Written problem - Please output the records below word for word, from the line containing "What is the" through the end of the records, with both of those lines included.

[Records from a spatial question set]
※ ※ ※

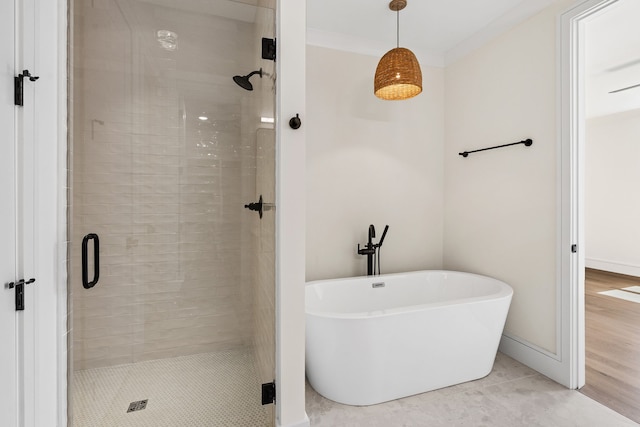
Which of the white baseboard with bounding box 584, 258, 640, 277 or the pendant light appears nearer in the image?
the pendant light

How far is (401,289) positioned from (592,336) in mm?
1708

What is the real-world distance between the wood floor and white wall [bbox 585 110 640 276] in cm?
175

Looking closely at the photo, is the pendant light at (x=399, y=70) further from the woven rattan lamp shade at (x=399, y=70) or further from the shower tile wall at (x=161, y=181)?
the shower tile wall at (x=161, y=181)

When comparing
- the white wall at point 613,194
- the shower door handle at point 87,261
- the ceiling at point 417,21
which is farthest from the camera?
the white wall at point 613,194

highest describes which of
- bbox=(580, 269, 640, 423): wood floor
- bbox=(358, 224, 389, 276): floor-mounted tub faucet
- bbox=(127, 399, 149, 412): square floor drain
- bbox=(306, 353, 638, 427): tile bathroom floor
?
bbox=(358, 224, 389, 276): floor-mounted tub faucet

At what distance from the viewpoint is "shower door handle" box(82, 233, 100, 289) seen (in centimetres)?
125

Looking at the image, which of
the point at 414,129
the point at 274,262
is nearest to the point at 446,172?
the point at 414,129

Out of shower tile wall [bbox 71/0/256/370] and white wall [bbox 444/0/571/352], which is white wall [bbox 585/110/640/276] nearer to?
white wall [bbox 444/0/571/352]

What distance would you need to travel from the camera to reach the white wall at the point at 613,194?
15.4ft

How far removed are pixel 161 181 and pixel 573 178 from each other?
A: 7.98 ft

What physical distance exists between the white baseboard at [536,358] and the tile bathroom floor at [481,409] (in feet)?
0.21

※ ※ ※

Task output -
What is the real-world distance between the wood floor and white wall [bbox 585 110 640 276] in cm?
175

Looking closely at the photo, is the pendant light at (x=399, y=70) further from the woven rattan lamp shade at (x=399, y=70) or further from the shower tile wall at (x=161, y=181)?
the shower tile wall at (x=161, y=181)

When comparing
- the white wall at point 613,194
- the shower door handle at point 87,261
- the ceiling at point 417,21
which is farthest from the camera?
the white wall at point 613,194

highest describes which of
- bbox=(580, 269, 640, 423): wood floor
- bbox=(358, 224, 389, 276): floor-mounted tub faucet
- bbox=(127, 399, 149, 412): square floor drain
- bbox=(306, 353, 638, 427): tile bathroom floor
?
bbox=(358, 224, 389, 276): floor-mounted tub faucet

At what distance from the viewpoint is "shower door handle" box(82, 233, 100, 289) seen (in centimetres)?
125

Looking at the image, which of
the point at 414,129
the point at 274,262
is nearest to the point at 446,172?
the point at 414,129

Out of shower tile wall [bbox 71/0/256/370] and white wall [bbox 444/0/571/352], which is white wall [bbox 585/110/640/276] nearer to?
white wall [bbox 444/0/571/352]

What distance would you need to travel from the camera to reach the white wall at the point at 613,194?
15.4ft

How far removed are pixel 161 181 and pixel 573 178 from each other?
A: 7.98 ft

What physical distance exists between the white baseboard at [536,358] and the tile bathroom floor at [481,409] (in feet)?
0.21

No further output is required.